- _Document text_
Preserving the historic police and fire callboxes of McLean Gardens

News and Updates


We had the good fortune to come into contact recently with one of the first residents of McLean Gardens, Bea Shaheen McPherson, who was a map maker with the U.S. Army Map Service during World War II. In 1943, Bea Shaheen moved from her temporary living quarters at the U.S. Army barracks in Arlington, Virginia to Eustis Hall at McLean Gardens as soon as it opened. It was one of nine dormitories built for war workers where she shared a room that cost $37.50 per month. The dormitories were located where Vaughan Place now stands, and they were designated for either women or men.

Before coming to Washington for the war effort and being employed by the U.S. Army, she learned cartography at Kent State University in Ohio. Since men were being sent to the battle fronts, the Federal Government recruited certain universities to offer courses in map making in order to fill the vacant positions; women with majors or minors in geography and/or mathematics were in demand.

Two of Bea’s most vivid recollections of her experience at McLean Gardens during the war are the gorgeous magnolia trees that were outside of her dorm windows and the overall elegance of everything at McLean Gardens. Some of the magnolia and other trees and shrubs were from the Friendship Estate, which ceased to exist by the time of her arrival. The architectural detail and beauty of the buildings and grounds were appreciated, especially in the Ballroom. She recalls John Paul Jones dances there, jitter bugging, and good times; the dances were held for the single men and women who lived in the dormitories. Married couples and families lived in the apartments, as they were called then, that existed in the historic 31 buildings that remain. According to Bea, not all of the first residents were war workers or in the military. She remembers a fellow who was a teacher at Sidwell Friends School who lived in one of the 31 buildings with his family.

- _Required actions_
1 > From the McLean Gardens text, copy out the passage from "Before coming to" up to and including "were in demand.".
2 > Using the McLean Gardens text, decide whether each statement agrees with it. Answer yes or no and quote the words that settle it.
(a) Bea Shaheen shared a room at McLean Gardens that cost $37.50 per month.
(b) Bea Shaheen learned cartography at a university in Virginia.
(c) Every one of the first residents of McLean Gardens was a war worker or in the military.

- _Excerpted data_
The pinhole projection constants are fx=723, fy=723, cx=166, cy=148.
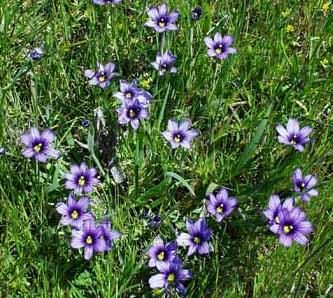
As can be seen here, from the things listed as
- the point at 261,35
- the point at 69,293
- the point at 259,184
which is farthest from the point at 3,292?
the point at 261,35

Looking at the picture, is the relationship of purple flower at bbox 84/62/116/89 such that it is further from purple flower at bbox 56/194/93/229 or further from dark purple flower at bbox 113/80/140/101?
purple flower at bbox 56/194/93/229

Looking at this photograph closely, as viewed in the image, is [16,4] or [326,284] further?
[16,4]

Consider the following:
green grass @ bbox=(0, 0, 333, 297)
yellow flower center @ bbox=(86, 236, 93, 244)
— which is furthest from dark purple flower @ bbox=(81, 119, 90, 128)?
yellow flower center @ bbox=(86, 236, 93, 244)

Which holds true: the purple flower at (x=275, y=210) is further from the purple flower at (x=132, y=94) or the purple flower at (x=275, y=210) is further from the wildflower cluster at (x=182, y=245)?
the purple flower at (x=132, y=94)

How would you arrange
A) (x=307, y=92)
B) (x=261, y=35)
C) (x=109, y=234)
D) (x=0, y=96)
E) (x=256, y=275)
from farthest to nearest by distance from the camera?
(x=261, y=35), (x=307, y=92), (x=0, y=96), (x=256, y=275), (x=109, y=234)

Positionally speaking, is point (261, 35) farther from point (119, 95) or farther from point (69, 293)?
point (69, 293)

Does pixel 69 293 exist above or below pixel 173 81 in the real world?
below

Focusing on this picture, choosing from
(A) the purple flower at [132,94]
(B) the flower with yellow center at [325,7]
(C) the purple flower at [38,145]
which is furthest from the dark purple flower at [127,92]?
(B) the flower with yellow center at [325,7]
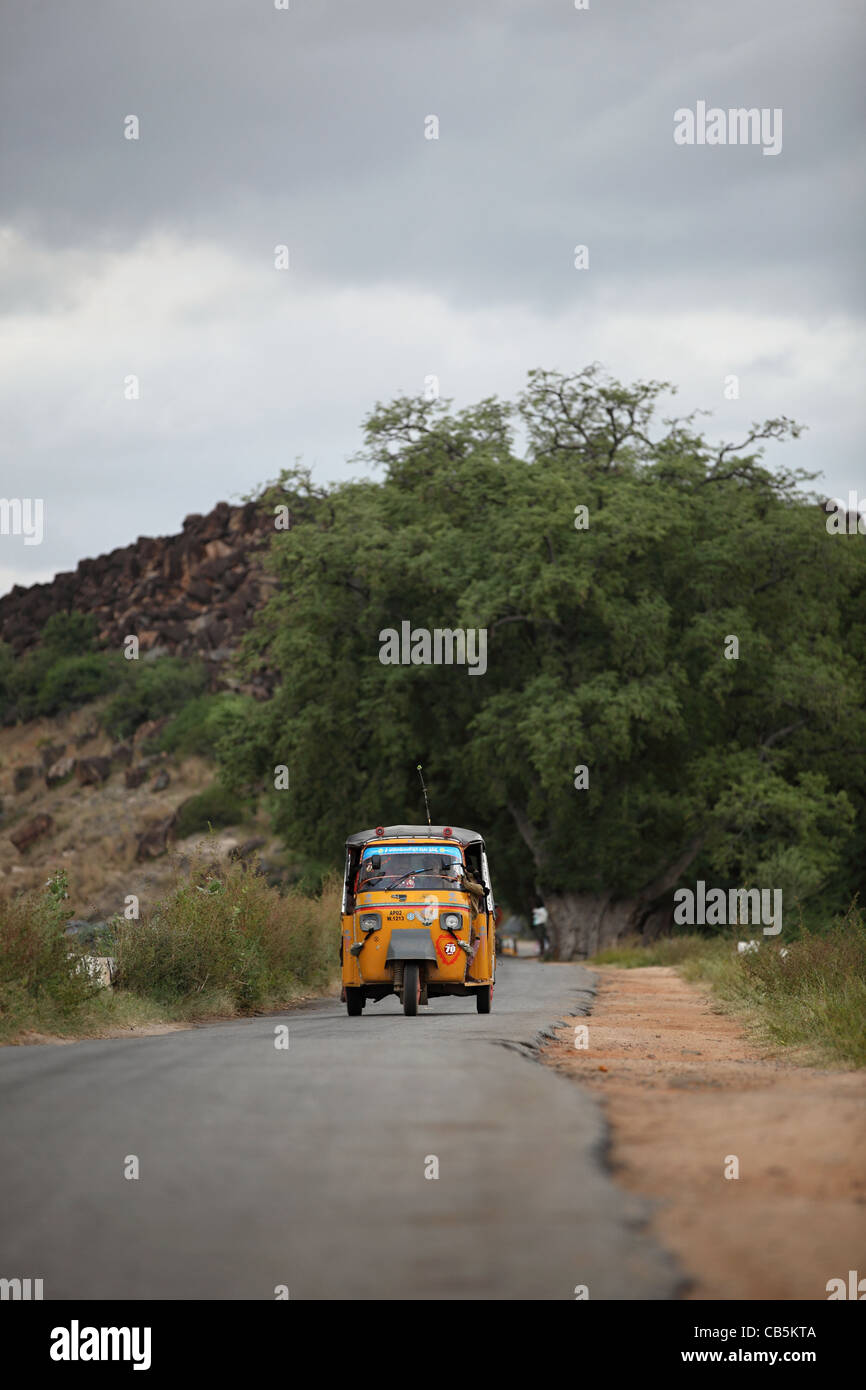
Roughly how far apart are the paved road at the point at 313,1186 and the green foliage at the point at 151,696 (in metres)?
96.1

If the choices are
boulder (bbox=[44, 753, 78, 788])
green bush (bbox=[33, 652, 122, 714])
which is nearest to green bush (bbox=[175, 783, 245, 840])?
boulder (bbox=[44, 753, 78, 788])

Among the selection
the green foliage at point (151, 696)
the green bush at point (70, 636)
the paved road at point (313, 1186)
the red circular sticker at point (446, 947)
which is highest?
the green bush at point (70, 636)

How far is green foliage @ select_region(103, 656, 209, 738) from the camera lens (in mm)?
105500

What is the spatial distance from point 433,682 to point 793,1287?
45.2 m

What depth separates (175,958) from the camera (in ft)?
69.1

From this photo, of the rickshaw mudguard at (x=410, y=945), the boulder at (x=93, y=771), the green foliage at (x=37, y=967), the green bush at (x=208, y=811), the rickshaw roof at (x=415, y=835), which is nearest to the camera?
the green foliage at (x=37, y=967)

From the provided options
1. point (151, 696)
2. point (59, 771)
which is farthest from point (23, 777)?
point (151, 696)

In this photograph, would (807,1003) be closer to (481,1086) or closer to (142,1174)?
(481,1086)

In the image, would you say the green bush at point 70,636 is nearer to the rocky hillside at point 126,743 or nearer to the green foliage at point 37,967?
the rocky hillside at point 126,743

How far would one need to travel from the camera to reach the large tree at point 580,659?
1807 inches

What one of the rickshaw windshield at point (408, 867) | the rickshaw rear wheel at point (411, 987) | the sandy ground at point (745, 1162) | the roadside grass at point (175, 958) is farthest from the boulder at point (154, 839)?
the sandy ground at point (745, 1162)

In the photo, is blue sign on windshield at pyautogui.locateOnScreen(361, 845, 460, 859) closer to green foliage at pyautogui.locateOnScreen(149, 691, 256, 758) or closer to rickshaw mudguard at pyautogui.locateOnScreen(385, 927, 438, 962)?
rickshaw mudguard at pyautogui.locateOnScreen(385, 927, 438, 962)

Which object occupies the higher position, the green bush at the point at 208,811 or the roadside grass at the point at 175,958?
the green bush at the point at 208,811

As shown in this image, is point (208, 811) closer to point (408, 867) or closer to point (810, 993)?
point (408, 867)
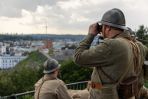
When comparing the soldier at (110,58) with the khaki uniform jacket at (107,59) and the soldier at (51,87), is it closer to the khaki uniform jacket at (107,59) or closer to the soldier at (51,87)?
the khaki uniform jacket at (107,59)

- _Task-by-task outputs_
1 >
Before coming to Washington for the war effort and being employed by the U.S. Army, she learned cartography at Kent State University in Ohio. Since men were being sent to the battle fronts, the Federal Government recruited certain universities to offer courses in map making in order to fill the vacant positions; women with majors or minors in geography and/or mathematics were in demand.

2 >
(a) Yes: "she shared a room that cost $37.50 per month"
(b) No: "she learned cartography at Kent State University in Ohio"
(c) No: "not all of the first residents were war workers or in the military"